把含有“Produce the correct order of”的那一行到含有“from nearest to”的那一行重写一遍，将其中的“camera distance”换成“distance from the camera”，其余内容保持不变。

**** 任务材料

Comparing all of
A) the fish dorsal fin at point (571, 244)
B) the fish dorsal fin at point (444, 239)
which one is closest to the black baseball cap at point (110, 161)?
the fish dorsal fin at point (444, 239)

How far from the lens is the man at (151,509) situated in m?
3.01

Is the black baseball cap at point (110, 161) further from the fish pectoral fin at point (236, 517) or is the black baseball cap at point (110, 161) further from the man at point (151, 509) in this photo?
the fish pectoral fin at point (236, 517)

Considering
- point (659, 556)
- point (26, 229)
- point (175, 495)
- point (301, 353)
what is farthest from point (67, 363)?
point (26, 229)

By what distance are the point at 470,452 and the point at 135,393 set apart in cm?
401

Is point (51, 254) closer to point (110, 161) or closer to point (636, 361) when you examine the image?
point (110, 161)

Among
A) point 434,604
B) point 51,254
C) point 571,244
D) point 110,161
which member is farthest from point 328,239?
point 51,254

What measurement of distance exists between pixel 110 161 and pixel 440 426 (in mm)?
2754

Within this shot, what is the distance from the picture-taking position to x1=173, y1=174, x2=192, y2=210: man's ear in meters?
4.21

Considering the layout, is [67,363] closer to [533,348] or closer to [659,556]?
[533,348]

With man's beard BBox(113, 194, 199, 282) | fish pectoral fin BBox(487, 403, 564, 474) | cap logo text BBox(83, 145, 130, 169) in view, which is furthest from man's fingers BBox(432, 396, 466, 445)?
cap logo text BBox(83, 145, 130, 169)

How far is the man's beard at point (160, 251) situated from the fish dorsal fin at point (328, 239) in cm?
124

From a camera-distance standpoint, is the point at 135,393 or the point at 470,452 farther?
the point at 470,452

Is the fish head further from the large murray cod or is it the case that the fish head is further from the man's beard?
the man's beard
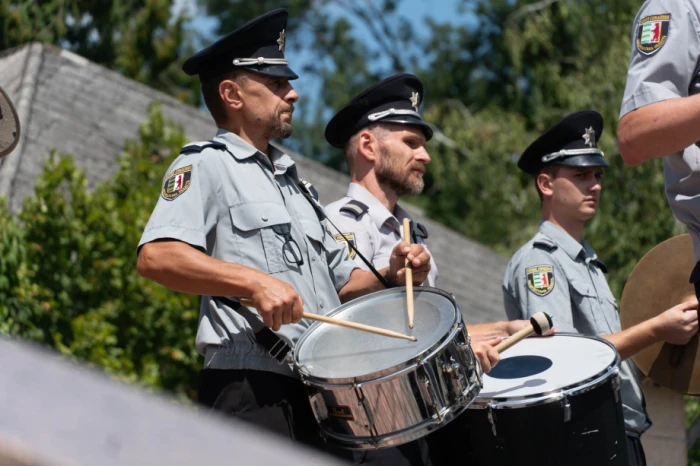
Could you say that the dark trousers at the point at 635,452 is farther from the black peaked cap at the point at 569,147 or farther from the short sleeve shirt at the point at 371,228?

********
**** 任务材料

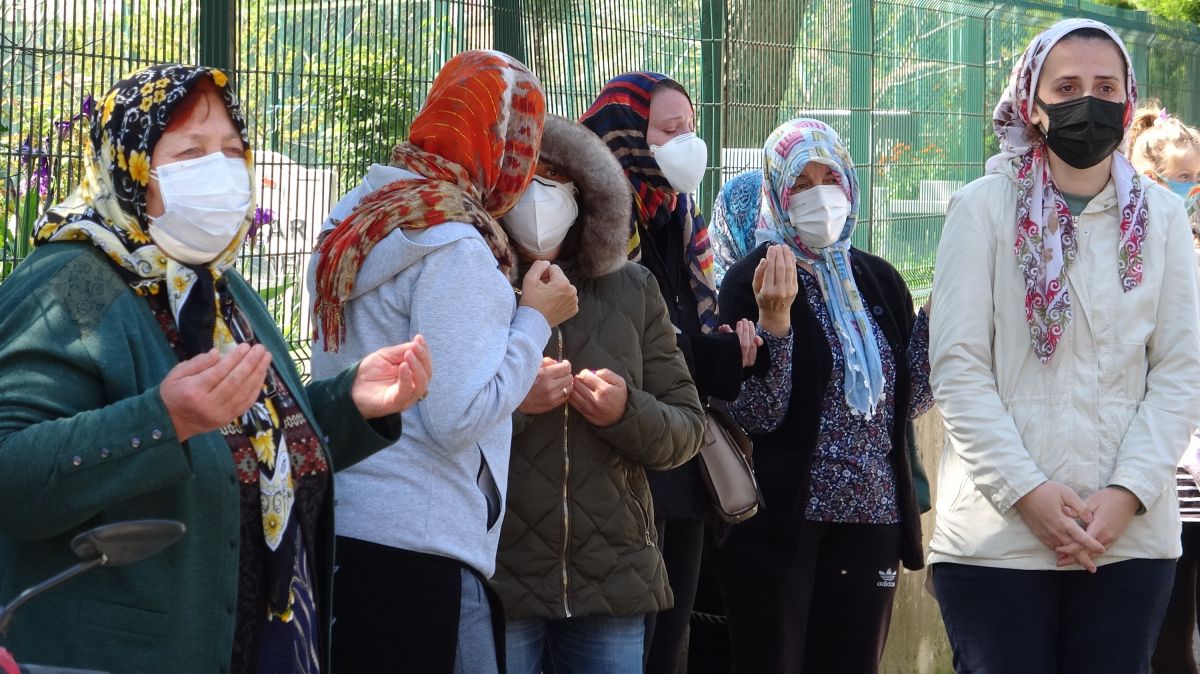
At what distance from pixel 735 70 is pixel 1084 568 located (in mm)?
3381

********
**** 任务材料

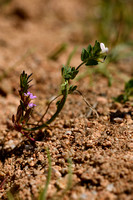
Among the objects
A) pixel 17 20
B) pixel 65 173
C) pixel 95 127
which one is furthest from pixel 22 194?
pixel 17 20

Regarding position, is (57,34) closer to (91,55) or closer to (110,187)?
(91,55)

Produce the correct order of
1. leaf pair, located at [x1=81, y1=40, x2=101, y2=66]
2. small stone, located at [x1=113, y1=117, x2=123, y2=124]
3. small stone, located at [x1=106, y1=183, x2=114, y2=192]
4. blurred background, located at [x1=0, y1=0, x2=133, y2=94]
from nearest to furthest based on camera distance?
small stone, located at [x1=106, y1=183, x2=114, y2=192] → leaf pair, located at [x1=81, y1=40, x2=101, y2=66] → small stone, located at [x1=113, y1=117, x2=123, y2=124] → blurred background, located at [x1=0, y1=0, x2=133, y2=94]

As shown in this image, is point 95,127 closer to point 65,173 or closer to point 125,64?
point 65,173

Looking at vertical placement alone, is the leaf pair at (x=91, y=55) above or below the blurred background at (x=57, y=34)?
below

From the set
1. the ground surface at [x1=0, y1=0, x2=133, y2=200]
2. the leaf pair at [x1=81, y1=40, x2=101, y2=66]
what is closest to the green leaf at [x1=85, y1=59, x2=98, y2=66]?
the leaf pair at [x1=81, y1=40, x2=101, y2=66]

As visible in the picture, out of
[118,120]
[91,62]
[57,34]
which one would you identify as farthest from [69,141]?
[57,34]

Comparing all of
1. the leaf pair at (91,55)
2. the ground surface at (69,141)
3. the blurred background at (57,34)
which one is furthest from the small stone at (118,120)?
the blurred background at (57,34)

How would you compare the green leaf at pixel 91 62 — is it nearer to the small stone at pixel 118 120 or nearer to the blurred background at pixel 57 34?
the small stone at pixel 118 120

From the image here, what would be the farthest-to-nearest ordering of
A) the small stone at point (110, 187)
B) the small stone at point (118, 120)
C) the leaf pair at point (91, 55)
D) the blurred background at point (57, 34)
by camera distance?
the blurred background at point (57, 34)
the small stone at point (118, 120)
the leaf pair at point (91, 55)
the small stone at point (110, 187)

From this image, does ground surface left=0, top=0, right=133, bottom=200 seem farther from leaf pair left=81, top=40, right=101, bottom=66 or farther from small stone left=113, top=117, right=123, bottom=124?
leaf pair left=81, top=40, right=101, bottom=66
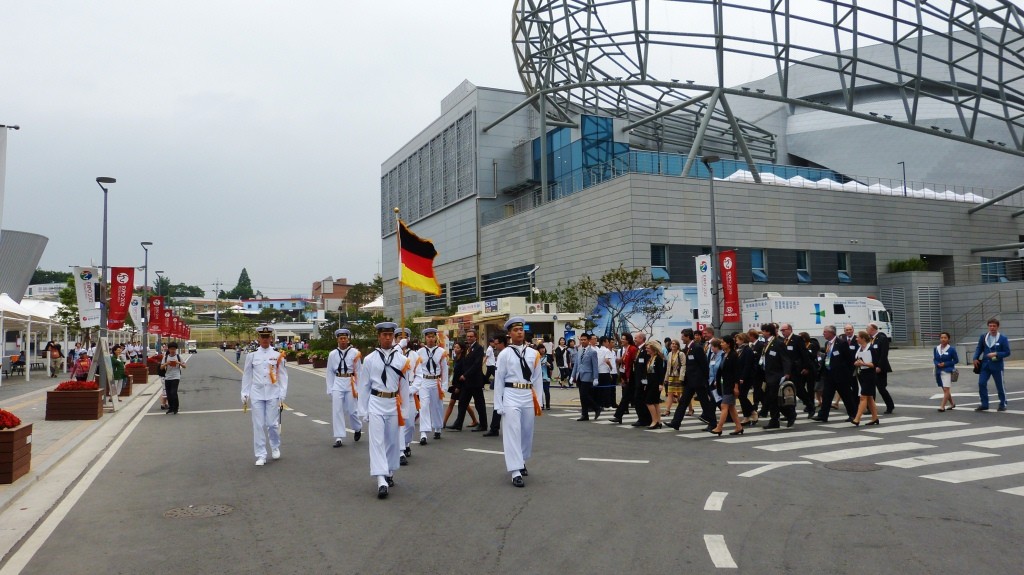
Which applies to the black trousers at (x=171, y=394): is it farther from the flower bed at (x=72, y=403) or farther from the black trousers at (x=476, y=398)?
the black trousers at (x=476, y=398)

********

• **参考解答**:
Produce the correct order of
1. leaf pair, located at [x1=81, y1=40, x2=101, y2=66]
2. small stone, located at [x1=113, y1=117, x2=123, y2=124]
3. small stone, located at [x1=106, y1=183, x2=114, y2=192]
4. blurred background, located at [x1=0, y1=0, x2=133, y2=94]
from nearest to furthest based on distance from the camera?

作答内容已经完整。